▸ Tugas
Sebutkan gedung tempat Walikota Batam menyampaikan paparannya menurut berita tentang dualisme kewenangan di Batam di bawah ini.

▸ Teks Sumber
◇ ◇ ◇ ◇ ◇ ◇ ◇

Wako : Permasalahan Dualisme Jadi Kendala Pembangunan Batam

By Kartika 20 Apr 2016, 09:08:14 WIBKabar Media Center

Wako : Permasalahan Dualisme Jadi Kendala Pembangunan Batam

Keterangan Gambar :


Media Center Batam – Adanya dualisme kewenangan dalam penyelenggaraan pembangunan menjadi salah satu kendala yang dialami oleh Batam. Keberadaan Pemko Batam dan Badan Pengusahaan Kawasan Perdagangan Bebas dan Pelabuhan Bebas (KPBPB) Batam saat ini hanya diintegrasikan dengan hubungan koordinasi, bukan hubungan subordinasi.

 

Hal tersebut disampaikan oleh Walikota Batam Muhammad Rudi dalam paparannya dihadapan anggota panitia kerja (Panja) Free Trade Zone (FTZ) Batam, Komisi VI DPR RI di Gedung Nusantara DPR RI Jakarta, Selasa (19/4).

 

Rudi menjelaskan adanya dua lembaga pemerintahan dalam mengelola pembangunan di Kota Batam menyebabkan dualisme pemerintahan di Batam yang berdampak pada seringnya terjadi benturan/konflik kebijakan diantara kedua lembaga, disharmonisasi program pembangunan yang disusun dan terhambatnya realisasi program-program pembangunan nasional oleh pusat dan daerah. “Hal ini juga menyebabkan ketidakpastian hukum bagi dunia usaha atau masyarakat dan mempengaruhi iklim investasi”, ujarnya.

◇ ◇ ◇ ◇ ◇ ◇ ◇

Baris dari set data penalaran spasial:

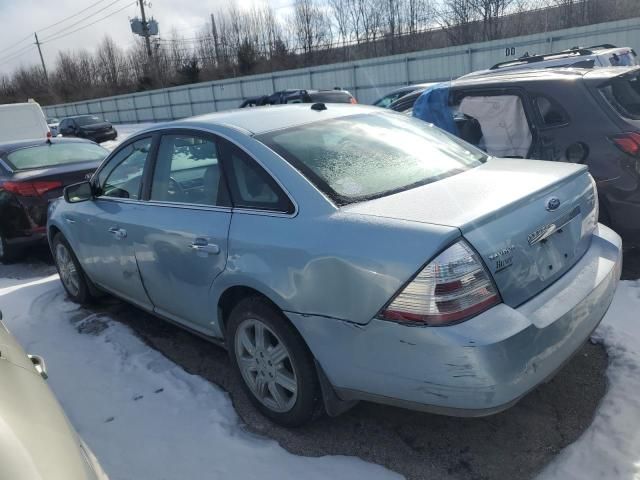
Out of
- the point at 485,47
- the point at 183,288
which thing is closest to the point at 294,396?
the point at 183,288

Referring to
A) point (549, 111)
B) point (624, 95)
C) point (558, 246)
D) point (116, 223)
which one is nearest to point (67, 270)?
point (116, 223)

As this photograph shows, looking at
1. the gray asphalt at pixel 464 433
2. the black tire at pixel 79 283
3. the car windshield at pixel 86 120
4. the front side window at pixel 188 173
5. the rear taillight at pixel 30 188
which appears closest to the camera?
the gray asphalt at pixel 464 433

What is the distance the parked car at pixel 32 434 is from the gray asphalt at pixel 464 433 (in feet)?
4.24

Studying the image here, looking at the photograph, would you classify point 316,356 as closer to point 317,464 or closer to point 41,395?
point 317,464

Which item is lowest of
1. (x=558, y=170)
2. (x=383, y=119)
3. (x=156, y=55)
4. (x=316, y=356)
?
(x=316, y=356)

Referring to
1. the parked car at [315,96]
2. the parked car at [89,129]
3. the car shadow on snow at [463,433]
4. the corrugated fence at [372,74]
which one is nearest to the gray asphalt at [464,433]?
the car shadow on snow at [463,433]

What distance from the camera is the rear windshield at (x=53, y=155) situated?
6.95m

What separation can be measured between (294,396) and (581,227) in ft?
5.51

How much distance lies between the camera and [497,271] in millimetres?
2148

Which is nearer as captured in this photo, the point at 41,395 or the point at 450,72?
the point at 41,395

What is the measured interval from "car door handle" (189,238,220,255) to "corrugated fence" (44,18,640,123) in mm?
20290

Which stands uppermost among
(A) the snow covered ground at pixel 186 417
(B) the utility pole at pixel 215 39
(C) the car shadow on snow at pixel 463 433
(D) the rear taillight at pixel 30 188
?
(B) the utility pole at pixel 215 39

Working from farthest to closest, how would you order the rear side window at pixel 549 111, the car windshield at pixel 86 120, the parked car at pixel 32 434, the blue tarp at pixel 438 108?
1. the car windshield at pixel 86 120
2. the blue tarp at pixel 438 108
3. the rear side window at pixel 549 111
4. the parked car at pixel 32 434

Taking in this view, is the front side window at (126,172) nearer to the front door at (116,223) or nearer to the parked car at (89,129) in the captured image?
the front door at (116,223)
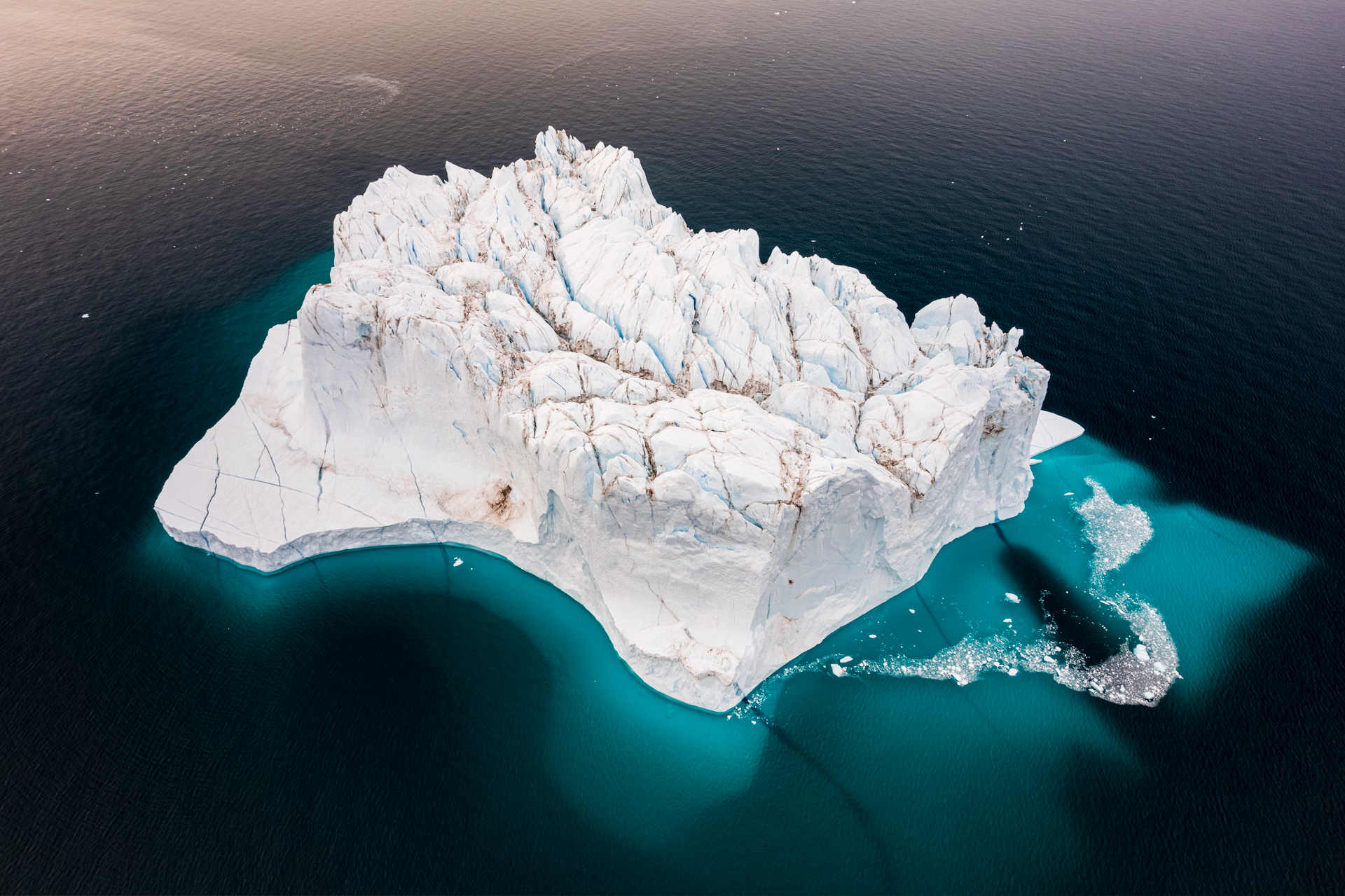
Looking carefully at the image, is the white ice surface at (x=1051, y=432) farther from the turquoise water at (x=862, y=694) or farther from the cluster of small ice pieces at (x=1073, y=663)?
the cluster of small ice pieces at (x=1073, y=663)

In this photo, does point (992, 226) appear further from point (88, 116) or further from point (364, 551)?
point (88, 116)

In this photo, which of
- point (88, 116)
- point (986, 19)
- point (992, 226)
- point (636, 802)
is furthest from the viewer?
point (986, 19)

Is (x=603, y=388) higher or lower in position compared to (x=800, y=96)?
lower

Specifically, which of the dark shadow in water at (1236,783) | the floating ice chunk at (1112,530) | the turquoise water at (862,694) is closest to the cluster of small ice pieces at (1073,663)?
the turquoise water at (862,694)

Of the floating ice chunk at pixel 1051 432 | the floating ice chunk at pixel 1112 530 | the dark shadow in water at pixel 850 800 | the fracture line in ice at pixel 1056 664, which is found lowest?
the dark shadow in water at pixel 850 800

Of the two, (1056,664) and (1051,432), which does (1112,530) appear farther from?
(1056,664)

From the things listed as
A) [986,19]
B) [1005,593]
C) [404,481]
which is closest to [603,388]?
[404,481]

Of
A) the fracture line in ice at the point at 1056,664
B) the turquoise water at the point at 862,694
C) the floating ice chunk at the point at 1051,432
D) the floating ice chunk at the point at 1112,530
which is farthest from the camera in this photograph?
the floating ice chunk at the point at 1051,432

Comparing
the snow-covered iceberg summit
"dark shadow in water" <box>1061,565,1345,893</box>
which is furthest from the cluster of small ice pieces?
the snow-covered iceberg summit
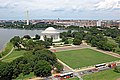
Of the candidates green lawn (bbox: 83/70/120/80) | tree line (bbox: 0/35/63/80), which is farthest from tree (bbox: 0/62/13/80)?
green lawn (bbox: 83/70/120/80)

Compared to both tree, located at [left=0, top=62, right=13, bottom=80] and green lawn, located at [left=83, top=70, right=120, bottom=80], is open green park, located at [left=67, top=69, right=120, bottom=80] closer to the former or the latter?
green lawn, located at [left=83, top=70, right=120, bottom=80]

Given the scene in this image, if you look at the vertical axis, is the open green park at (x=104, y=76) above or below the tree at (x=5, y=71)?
below

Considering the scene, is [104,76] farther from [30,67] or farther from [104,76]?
[30,67]

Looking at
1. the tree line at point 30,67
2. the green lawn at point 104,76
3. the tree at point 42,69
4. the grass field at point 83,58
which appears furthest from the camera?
the grass field at point 83,58

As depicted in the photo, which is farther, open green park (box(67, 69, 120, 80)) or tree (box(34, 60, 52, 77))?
tree (box(34, 60, 52, 77))

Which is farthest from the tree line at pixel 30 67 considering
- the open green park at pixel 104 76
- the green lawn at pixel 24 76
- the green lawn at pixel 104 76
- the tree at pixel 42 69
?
the green lawn at pixel 104 76

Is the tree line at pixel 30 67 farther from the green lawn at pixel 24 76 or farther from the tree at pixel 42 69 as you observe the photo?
the green lawn at pixel 24 76

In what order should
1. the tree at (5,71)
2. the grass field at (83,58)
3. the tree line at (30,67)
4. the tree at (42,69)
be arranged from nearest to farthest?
the tree at (5,71) < the tree line at (30,67) < the tree at (42,69) < the grass field at (83,58)

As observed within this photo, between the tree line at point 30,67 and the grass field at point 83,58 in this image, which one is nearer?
the tree line at point 30,67

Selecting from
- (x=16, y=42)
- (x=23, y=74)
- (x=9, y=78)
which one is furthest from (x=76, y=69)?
(x=16, y=42)

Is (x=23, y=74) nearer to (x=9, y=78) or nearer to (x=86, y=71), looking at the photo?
(x=9, y=78)

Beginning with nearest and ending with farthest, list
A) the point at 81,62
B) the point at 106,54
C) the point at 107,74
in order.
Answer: the point at 107,74 → the point at 81,62 → the point at 106,54
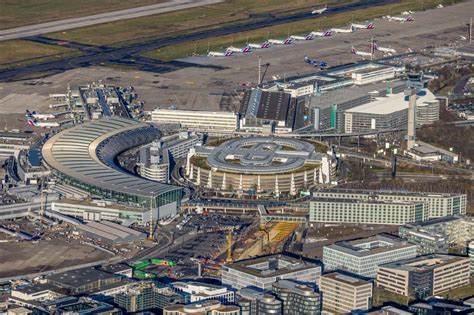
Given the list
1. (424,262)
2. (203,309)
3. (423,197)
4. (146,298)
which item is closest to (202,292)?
(146,298)

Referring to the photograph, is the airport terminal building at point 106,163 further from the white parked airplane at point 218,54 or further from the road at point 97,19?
the road at point 97,19

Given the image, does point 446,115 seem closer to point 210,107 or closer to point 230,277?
point 210,107

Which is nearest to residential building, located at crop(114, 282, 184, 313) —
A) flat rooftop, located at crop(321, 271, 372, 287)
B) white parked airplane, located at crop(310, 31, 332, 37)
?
flat rooftop, located at crop(321, 271, 372, 287)

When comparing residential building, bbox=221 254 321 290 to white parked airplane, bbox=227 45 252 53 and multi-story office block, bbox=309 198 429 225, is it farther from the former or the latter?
white parked airplane, bbox=227 45 252 53

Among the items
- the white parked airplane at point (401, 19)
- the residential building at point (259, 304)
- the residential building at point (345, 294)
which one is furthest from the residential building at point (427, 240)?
the white parked airplane at point (401, 19)

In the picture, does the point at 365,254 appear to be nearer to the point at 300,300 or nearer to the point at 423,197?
the point at 300,300
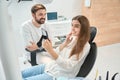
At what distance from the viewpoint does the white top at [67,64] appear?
5.03 ft

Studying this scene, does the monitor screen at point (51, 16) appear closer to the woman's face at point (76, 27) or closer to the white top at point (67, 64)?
the white top at point (67, 64)

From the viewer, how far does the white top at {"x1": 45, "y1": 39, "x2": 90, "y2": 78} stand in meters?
1.53

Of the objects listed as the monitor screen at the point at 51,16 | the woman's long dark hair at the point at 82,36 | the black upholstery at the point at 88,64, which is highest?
the monitor screen at the point at 51,16

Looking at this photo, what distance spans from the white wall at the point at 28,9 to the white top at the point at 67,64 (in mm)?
1526

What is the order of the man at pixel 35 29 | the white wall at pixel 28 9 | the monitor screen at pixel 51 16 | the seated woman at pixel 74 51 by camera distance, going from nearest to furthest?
1. the seated woman at pixel 74 51
2. the man at pixel 35 29
3. the white wall at pixel 28 9
4. the monitor screen at pixel 51 16

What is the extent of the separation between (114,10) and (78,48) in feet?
9.17

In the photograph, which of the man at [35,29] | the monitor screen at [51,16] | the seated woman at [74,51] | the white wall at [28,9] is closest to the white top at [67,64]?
the seated woman at [74,51]

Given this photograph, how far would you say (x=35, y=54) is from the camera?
6.94 ft

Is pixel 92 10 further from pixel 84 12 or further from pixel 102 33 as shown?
pixel 102 33

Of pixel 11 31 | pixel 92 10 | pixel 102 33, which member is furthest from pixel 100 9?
pixel 11 31

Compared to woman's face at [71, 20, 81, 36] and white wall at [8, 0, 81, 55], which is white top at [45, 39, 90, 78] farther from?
white wall at [8, 0, 81, 55]

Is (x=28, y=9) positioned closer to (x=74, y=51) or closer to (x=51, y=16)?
(x=51, y=16)

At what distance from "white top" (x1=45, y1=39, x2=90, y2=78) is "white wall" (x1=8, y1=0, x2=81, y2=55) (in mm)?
1526

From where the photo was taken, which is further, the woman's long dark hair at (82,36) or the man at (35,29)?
the man at (35,29)
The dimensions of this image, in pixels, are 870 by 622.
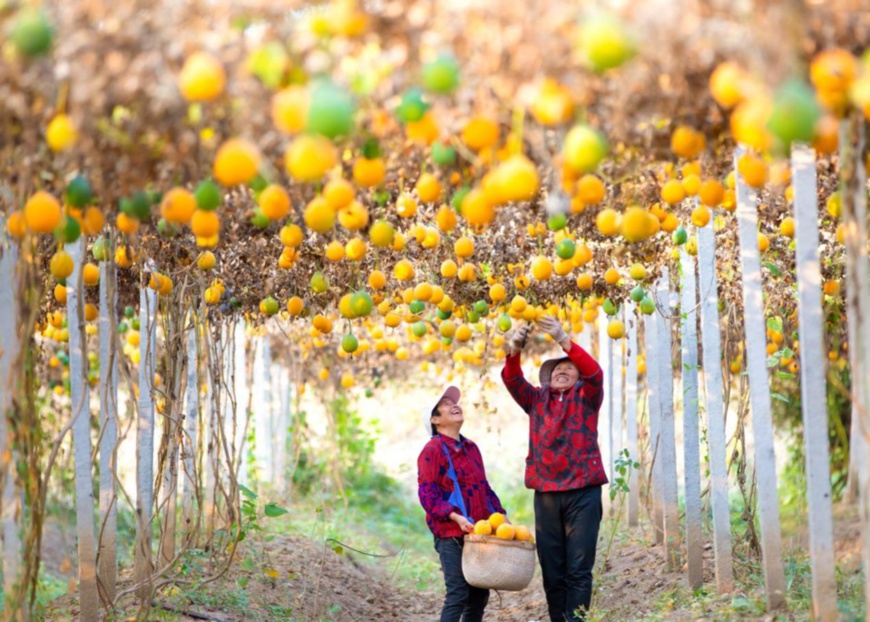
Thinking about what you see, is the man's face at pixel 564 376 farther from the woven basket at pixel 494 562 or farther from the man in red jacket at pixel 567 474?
the woven basket at pixel 494 562

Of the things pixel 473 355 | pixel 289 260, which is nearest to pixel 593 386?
pixel 289 260

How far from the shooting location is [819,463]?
3.39 m

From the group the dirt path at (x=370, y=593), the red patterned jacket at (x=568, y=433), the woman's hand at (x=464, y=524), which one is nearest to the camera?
the woman's hand at (x=464, y=524)

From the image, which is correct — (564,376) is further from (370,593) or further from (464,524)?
(370,593)

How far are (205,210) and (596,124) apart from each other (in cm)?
119

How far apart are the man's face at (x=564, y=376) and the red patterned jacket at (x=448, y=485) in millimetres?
544

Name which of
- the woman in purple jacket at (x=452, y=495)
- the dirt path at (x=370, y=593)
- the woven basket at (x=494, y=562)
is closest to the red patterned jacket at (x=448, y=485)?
the woman in purple jacket at (x=452, y=495)

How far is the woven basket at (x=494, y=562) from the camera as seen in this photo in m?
4.66

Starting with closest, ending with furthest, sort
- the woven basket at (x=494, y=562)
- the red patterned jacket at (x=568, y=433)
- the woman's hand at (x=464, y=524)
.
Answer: the woven basket at (x=494, y=562), the woman's hand at (x=464, y=524), the red patterned jacket at (x=568, y=433)

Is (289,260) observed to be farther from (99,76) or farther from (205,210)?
(99,76)

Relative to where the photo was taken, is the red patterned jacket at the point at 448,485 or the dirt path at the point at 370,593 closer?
the red patterned jacket at the point at 448,485

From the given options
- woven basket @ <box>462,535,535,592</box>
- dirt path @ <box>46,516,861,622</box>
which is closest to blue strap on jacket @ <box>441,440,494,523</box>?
woven basket @ <box>462,535,535,592</box>

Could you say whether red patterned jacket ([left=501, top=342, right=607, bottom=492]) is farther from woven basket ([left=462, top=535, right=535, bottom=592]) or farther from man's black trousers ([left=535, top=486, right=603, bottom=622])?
woven basket ([left=462, top=535, right=535, bottom=592])

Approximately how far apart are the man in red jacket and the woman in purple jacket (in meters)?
0.29
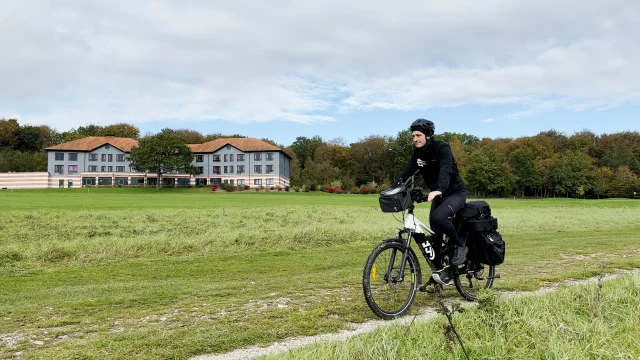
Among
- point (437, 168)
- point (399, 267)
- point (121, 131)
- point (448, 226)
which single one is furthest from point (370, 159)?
point (399, 267)

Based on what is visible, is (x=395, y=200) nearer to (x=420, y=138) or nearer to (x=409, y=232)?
(x=409, y=232)

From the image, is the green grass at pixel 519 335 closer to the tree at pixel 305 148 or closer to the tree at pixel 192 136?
the tree at pixel 305 148

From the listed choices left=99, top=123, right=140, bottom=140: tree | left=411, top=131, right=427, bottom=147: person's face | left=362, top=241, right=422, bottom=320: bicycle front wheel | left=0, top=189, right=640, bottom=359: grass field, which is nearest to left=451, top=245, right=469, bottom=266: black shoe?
left=362, top=241, right=422, bottom=320: bicycle front wheel

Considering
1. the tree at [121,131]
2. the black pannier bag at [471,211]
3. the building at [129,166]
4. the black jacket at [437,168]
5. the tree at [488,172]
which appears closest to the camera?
the black jacket at [437,168]

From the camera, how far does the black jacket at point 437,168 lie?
5.79 m

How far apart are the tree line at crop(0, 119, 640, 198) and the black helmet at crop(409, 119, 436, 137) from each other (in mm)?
73270

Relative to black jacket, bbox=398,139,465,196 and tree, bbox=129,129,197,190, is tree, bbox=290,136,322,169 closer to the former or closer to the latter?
tree, bbox=129,129,197,190

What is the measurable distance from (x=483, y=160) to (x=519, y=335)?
89854 mm

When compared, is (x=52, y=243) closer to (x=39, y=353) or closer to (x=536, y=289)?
(x=39, y=353)

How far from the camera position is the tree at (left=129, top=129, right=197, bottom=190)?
89.0 metres

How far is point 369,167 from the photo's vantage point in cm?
10738

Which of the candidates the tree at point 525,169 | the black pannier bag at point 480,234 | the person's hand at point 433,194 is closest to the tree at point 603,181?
the tree at point 525,169

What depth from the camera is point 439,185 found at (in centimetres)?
573

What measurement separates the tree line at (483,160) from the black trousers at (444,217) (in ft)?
240
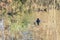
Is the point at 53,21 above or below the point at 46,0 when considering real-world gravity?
below

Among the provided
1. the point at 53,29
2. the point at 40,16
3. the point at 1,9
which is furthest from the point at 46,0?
the point at 1,9

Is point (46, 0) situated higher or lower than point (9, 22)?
higher

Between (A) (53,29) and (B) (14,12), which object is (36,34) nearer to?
(A) (53,29)

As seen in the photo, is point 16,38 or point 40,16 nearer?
point 16,38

◇ ◇ ◇ ◇ ◇ ◇ ◇

▸ Jawaban
Gedung Nusantara DPR RI Jakarta.